The Black Tax: 150 Years of Theft, Exploitation, and Dispossession in America by Andrew W. Kahrl • University of Chicago Press • 2024 • 456 pages • $35
“No taxation without representation” is often recounted as America’s founding mythological cry, repeated in elementary school lessons and pop-history airport books. White colonial subjects unhappy with parliamentary dues took their revenge by drowning crates of tea in Boston Harbor, baptizing their patriotism and birthing a nation. The new American creed included a commitment to government by consent of the governed and an abiding distrust of the state’s extractive power.
Andrew Kahrl’s The Black Tax: 150 Years of Theft, Exploitation, and Dispossession in America punctures this self-satisfied American mythologizing, showing that taxation without equal representation has often been the norm for Black Americans. A professor of history and African American studies at the University of Virginia, Kahrl in his prior work examined land use and the dispossession of Black Americans. In The Black Tax, he shows that white America’s revolution-inspiring hatred for taxes was color-coded, and that white Americans who chafed at taxes shifted the fiscal burdens of civic life onto Black people.

Entries in a dataset

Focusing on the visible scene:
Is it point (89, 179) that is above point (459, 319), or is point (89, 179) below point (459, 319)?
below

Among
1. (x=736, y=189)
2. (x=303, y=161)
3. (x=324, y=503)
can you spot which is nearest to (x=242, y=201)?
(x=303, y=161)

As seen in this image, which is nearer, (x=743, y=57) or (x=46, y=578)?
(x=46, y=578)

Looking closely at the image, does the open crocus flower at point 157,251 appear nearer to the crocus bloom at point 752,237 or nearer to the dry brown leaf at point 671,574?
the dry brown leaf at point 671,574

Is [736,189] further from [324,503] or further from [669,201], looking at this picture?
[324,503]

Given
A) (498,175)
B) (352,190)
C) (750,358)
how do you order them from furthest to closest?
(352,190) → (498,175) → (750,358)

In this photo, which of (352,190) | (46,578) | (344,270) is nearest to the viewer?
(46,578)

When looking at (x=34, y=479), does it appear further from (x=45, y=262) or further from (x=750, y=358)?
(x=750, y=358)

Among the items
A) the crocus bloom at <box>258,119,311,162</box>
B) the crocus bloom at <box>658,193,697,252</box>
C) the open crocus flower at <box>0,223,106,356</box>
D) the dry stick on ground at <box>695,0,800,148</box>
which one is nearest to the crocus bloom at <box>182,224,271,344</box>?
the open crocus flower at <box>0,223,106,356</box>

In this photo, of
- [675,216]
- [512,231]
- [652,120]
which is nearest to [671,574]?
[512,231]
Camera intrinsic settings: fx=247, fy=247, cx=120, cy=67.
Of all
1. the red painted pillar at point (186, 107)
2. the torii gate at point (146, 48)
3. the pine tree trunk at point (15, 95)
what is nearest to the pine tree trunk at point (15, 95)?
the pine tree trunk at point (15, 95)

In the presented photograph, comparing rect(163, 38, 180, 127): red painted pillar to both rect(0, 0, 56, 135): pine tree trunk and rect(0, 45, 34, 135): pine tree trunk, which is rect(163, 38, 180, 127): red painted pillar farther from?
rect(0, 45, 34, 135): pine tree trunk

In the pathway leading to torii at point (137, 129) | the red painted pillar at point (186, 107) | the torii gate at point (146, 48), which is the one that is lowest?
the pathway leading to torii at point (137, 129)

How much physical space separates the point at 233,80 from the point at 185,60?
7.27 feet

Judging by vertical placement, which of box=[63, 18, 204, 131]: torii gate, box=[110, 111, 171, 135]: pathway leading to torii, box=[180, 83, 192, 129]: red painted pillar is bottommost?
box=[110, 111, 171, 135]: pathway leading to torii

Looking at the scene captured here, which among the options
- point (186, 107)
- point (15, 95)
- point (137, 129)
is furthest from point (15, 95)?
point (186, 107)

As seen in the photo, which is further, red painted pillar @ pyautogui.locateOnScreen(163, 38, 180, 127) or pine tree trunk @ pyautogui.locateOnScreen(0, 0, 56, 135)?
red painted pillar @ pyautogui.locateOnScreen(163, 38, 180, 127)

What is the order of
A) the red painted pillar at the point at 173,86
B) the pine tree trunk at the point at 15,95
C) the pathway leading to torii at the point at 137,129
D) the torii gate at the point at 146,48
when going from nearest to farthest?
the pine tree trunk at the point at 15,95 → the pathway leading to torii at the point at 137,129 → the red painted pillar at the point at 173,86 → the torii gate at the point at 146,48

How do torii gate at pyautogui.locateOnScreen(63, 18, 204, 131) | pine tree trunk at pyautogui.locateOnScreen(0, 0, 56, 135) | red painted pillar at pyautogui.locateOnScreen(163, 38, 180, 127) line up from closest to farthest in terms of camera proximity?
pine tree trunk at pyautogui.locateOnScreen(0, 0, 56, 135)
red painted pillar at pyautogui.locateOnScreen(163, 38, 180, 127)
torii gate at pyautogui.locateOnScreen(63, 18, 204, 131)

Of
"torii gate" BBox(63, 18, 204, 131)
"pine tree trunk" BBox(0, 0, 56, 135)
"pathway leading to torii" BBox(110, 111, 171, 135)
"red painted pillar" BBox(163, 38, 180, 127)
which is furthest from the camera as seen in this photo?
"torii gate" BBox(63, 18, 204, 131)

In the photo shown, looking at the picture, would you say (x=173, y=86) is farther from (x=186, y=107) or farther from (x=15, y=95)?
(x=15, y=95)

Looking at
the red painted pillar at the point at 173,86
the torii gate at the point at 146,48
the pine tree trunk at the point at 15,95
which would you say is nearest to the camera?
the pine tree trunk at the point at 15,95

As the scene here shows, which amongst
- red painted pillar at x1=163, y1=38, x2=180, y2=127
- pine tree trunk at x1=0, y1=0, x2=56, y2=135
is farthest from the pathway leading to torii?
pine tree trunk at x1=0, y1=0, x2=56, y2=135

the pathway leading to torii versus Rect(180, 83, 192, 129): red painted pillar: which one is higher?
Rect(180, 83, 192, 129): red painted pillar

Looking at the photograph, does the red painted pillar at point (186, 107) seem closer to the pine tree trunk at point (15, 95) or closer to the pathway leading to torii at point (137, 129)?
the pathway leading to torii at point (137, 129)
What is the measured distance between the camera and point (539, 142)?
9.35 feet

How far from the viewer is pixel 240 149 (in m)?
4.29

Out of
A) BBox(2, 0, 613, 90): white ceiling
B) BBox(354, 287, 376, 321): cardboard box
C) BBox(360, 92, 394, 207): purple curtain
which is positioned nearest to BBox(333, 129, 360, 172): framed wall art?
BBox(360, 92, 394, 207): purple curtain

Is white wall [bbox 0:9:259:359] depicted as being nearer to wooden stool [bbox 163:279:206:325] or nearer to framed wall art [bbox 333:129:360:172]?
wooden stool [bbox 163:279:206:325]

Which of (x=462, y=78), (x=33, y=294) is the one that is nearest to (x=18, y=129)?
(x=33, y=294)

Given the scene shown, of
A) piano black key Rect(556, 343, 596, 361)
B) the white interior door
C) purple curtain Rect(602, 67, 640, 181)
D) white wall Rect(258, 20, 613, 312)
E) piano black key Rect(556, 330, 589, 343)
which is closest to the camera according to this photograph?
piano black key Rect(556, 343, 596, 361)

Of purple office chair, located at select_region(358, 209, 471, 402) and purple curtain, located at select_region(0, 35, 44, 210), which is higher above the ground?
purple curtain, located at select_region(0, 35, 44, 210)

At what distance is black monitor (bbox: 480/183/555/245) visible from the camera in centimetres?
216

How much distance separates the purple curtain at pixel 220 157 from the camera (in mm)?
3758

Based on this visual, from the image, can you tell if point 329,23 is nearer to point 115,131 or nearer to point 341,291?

Exercise set
(A) Answer these about the review of The Black Tax:
(i) How many pages does the book have?
(ii) What did the white colonial subjects drown in Boston Harbor?
(iii) At which university does Kahrl teach?
(B) Resume the review of The Black Tax right after its last sentence, and keep going in the same voice.
The data isn't needed for anything here.

Results of the exercise
(A)
(i) 456 pages
(ii) Crates of tea
(iii) The University of Virginia

(B)
The Black Tax is an ambitious and powerful book, a sweeping and damning indictment of structural racism in the tax system. It joins works like Dorothy Brown’s The Whiteness of Wealth in showing that tax structures themselves are normed to whiteness in ways that consistently harm Black Americans and contribute to the staggering racial wealth gap. Organized into five parts, The Black Tax traces the long arc of racist plunder, beginning in the post-Reconstruction South. Kahrl’s story then follows the great masses of Black people fleeing Southern racial terrorism into a Northern residential apartheid that is different in formal structure but nonetheless designed to streamline extraction. He next chronicles the Black Freedom Movement’s heroic (and halting) attempts to shake off economic oppression during the 1960s and early ’70s. Chapters on the Reagan era and the revanchist New Right—a movement arising partially in opposition to civil rights progress—show that white flight and tax flight were synonymous as ideas about racial deservingness unified disparate elements of the post-civil rights retrenchment. The backlash to civil rights gains sets the stage for concluding chapters on how contemporary financial speculation preys upon Black economic insecurity to extract profits.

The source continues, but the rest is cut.